Negative Stützlasten treten bei unterschiedlichen Gerätekombinationen und Arbeitssituationen auf. Nicht beim Fahrbetrieb auf der öffentlichen Straße (Geschwindigkeit hoch), wohl aber beim Ausführen oder Vorbereiten auf die eigentliche Tätigkeit zum Beispiel bei der Feldarbeit auf dem Acker (Geschwindigkeit niedrig) oder auf der Baustelle. Dort erfahren die Niederhalter am Kugelsystem 80 dann ihre Vorschädigungen, welche beim folgenden Betrieb auf der öffentlichen Straße (Geschwindigkeit hoch) zum Ausfall führen.

Niederhalter werden für negative Stützlasten entsprechend technischer Anforderungen mit mindestens 0,6 x D-Wert dimensioniert (das entspricht mindestens 7,2 Tonnen). Größere Lasten können Verformungen verursachen, welche den Austausch des Niederhalters, nach vorausgegangener Diagnose des kompletten Kugelsystems 80, erfordern.

Um festzustellen, ob Niederhalteeinrichtungen verformt oder vorgeschädigt sind, bietet Walterscheid eine Prüfkalotte an.
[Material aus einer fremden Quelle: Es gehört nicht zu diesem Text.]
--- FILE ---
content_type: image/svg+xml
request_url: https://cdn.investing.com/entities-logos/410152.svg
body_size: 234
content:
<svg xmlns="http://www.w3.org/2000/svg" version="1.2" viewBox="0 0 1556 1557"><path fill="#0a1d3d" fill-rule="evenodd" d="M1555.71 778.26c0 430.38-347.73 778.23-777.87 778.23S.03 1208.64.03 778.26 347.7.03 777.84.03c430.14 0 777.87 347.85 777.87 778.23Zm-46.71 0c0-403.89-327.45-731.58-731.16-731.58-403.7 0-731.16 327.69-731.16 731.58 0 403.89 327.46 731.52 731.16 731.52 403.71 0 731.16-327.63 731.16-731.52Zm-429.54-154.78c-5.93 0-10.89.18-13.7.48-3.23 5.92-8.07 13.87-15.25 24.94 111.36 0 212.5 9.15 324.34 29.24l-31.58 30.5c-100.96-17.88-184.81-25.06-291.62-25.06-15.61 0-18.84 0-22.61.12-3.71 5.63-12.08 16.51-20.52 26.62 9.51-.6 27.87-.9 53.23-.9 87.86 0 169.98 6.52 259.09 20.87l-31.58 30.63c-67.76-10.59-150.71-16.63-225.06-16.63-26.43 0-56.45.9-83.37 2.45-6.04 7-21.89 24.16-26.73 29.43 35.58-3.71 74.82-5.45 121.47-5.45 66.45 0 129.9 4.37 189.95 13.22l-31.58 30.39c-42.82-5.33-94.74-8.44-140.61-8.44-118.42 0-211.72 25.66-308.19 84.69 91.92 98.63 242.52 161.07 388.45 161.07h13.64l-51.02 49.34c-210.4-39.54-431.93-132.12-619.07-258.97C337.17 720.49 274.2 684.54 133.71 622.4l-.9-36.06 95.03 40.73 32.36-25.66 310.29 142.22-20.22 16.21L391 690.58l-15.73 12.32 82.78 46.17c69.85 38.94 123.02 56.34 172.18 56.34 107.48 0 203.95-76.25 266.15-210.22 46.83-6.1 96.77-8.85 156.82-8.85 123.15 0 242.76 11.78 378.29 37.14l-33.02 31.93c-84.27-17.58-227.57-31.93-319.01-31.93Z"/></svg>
Diese unterstützt herstellerunabhängig die Funktionsprüfung und Diagnostik.

Auch nach der Lektüre dieses Beitrages sollten Anwender verinnerlichen, dass Verbindungseinrichtungen mehr aushalten müssen als auf den ersten Blick erkennbar ist. Missbräuche und Fehlanwendungen führen zum Ausfall, manchmal auch mit tödlichen Folgen.